Our heads whipped toward each other simultaneously “No way!” I exclaimed. Zane nodded “Oh yes, that’s him alright” He laughed. “There’s only ever been the one with that bright red neck band. There’s your universal plan Julie – it exists. We were meant to come face to face with this swan today.” He held his hand out toward the creature.
The swan only arched it’s neck and tilted it’s red beak upward in a distinctly unfriendly manner.
“Zane.” I said “I don’t like the way it’s looking at us right now.”
“It’s just a bird Julie.”
“Yes, an evil bloody bastard of a bird that murdered your brother, remember? Let’s just go back the long way.”
Zane’s gaze was locked with the swan’s, his fisted hands resting on his hips.
“Oh no, there’s no going back. We’re finishing this.”
He took a few steps forward. The swan spread its wings. When Zane didn’t move, it hissed. Its neck was a sweeping arc, over ripe with tension, like the curve of a bow drawn ready to release an arrow. Undulating in a serpentine manner.
Zane stepped forward in a rush, calling the alpha bird’s bluff. The smaller, flanking birds scattered in a flurry of wings and honking. Owen’s swan only came on aggressively, striking out with its blood red beak at Zane, who gave a hair-raising war cry. The battle began.
A cold wind blew through my mind, with the chaos of the whirling feathers, the shouting, the hissing. As I watched, the similarity of the past and present scenes slammed together, in a violent collision in my mind. I closed my eyes, legs trembling.
After a few moments it was quiet. Zane stood, panting, a crumpled black lump in front of him.
“You killed it.” I gaped at the dead swan.
He panted. “Yeah, well it attacked me. It was a quick neck snap, no suffering.”
I looked around, but thankfully there were no other witnesses. “Killer swan or not, I’m pretty sure vigilante justice has been illegal for quite some time now.” I said with an eyebrow raised. “Come on, let’s get out of here.”
He bent down and hoisted the swan’s body. My eyes widened, “Ah, Zane, what the fuck are you doing?”
“We are taking this Julie, it only seems right.”
“I’m not sure the authorities would agree.” I eyed him dubiously, “whatever, but you can’t just walk out of here with a dead swan, like that’s okay.”
I took off my jacket and threw it over the bundle of feathers. Zane grinned at me and tucked the corners around it. We reached the car park and I hopped in with Zane, our contraband wildlife in the boot.
We were both silent as we made our exit. After a while I mused, “You know, I thought my fiance being killed by a swan was ridiculous. But, making a getaway from the scene of the revenge killing of said swan, its corpse in the boot, on the tenth anniversary of that day may just take the cake.”
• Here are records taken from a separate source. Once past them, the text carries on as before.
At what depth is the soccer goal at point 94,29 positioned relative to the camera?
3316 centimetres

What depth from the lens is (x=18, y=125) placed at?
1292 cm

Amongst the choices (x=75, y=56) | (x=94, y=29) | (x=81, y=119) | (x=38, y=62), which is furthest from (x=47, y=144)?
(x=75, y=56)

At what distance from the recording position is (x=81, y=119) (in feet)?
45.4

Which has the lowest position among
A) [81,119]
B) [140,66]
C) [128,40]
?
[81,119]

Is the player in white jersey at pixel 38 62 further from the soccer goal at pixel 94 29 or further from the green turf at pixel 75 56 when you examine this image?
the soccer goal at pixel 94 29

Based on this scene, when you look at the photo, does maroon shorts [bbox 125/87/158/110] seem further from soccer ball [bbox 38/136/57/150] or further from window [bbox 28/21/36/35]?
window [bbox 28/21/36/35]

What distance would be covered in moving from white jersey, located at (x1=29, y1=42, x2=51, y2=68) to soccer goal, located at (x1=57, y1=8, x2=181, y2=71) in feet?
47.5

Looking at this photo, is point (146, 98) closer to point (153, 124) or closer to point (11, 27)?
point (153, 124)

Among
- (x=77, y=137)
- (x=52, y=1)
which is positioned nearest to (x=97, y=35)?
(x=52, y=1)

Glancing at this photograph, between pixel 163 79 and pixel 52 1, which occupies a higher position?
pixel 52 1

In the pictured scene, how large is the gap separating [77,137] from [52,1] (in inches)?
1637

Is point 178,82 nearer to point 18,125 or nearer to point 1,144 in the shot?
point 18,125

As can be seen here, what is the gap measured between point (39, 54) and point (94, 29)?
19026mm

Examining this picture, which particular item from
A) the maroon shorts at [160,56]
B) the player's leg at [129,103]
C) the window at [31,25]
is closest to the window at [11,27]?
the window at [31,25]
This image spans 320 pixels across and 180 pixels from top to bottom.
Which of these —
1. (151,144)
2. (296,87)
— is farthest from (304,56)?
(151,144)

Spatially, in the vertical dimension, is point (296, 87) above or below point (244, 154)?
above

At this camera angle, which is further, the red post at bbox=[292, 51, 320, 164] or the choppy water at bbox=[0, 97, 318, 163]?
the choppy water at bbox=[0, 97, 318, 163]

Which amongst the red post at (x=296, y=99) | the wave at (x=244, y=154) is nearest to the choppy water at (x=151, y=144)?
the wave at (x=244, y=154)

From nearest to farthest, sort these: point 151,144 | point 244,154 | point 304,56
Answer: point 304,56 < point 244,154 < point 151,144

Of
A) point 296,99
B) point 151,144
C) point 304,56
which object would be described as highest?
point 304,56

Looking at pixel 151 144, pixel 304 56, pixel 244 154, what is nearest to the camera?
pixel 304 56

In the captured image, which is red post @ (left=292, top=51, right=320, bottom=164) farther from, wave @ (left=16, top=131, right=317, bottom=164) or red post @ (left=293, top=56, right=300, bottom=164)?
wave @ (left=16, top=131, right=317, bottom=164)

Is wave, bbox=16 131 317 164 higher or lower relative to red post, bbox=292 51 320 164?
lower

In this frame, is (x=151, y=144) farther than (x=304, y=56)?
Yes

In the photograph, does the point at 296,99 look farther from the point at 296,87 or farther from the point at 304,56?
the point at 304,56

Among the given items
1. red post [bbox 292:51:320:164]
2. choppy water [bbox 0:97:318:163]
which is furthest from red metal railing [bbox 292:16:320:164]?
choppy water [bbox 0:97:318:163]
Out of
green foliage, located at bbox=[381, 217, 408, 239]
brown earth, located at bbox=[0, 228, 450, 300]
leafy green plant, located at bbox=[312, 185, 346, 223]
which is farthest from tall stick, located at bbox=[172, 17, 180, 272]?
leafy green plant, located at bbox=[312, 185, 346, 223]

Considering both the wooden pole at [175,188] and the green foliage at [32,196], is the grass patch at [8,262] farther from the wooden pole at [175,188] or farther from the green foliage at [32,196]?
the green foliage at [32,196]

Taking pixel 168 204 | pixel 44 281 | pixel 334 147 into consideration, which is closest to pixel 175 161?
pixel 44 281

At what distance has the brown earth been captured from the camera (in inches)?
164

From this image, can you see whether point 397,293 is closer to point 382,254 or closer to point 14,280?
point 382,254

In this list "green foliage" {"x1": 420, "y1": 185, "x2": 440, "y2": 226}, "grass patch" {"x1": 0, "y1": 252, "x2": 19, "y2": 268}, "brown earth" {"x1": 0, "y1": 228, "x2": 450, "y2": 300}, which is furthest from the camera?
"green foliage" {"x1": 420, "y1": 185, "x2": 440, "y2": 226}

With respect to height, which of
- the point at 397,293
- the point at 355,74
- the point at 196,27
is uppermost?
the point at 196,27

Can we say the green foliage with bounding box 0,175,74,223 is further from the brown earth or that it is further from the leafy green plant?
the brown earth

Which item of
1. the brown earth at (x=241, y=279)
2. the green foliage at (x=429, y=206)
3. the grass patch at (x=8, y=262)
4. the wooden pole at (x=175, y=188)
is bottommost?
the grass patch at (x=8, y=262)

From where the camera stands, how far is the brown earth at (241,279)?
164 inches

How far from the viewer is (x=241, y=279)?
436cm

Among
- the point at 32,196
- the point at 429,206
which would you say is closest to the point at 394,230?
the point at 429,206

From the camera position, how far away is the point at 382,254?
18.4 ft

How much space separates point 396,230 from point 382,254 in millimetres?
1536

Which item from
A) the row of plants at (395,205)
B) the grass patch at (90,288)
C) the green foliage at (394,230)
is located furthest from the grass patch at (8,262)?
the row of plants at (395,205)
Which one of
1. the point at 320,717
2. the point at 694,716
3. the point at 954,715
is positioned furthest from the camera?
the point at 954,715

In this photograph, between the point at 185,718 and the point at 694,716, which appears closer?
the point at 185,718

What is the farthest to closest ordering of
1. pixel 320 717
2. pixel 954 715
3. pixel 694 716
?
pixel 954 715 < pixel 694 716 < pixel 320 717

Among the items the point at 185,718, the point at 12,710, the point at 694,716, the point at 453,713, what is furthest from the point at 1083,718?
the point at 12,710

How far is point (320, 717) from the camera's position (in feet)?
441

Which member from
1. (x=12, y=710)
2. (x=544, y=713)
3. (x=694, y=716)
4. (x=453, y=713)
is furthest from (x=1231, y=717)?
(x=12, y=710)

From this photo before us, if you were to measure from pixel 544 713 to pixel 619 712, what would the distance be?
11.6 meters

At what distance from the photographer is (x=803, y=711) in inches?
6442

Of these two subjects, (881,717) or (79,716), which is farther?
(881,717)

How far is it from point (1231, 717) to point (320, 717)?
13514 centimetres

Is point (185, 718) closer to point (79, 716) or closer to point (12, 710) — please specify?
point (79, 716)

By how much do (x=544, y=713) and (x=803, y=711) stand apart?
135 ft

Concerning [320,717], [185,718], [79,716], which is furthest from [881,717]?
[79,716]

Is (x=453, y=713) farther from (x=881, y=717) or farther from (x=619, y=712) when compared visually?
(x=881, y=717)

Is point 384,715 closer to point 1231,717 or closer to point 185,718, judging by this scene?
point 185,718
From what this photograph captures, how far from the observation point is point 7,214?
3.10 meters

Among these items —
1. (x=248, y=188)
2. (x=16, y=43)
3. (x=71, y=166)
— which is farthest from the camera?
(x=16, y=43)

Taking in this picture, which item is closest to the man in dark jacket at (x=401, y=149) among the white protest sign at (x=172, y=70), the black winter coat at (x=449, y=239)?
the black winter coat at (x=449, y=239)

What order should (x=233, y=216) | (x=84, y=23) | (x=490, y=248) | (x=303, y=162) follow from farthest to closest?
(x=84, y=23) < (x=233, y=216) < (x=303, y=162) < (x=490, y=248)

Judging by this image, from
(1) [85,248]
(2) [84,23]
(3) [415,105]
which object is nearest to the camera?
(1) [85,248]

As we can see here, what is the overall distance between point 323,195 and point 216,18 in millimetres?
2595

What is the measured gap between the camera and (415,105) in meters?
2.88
Zane looked at me and and a snort of laughter burst out of him, then more, then a wild roar of laughter, the deep, belly clenching kind. I startled, and burst out,
“Jesus, it really wasn’t that funny!”
Which only set him off again, and after a moment, I dissolved into mirth. Deep, howling laughter, the kind I hadn’t had in years. He was laughing so hard he had to pull over, which only renewed our shrieking.
When we were spent, clutching our aching bellies, and wiping our leaking eyes, I looked at Zane speculatively,
“I know this makes me crooked, but it seems forgetting wasn’t working for either of us, but revenge, well, it feels pretty damn good.”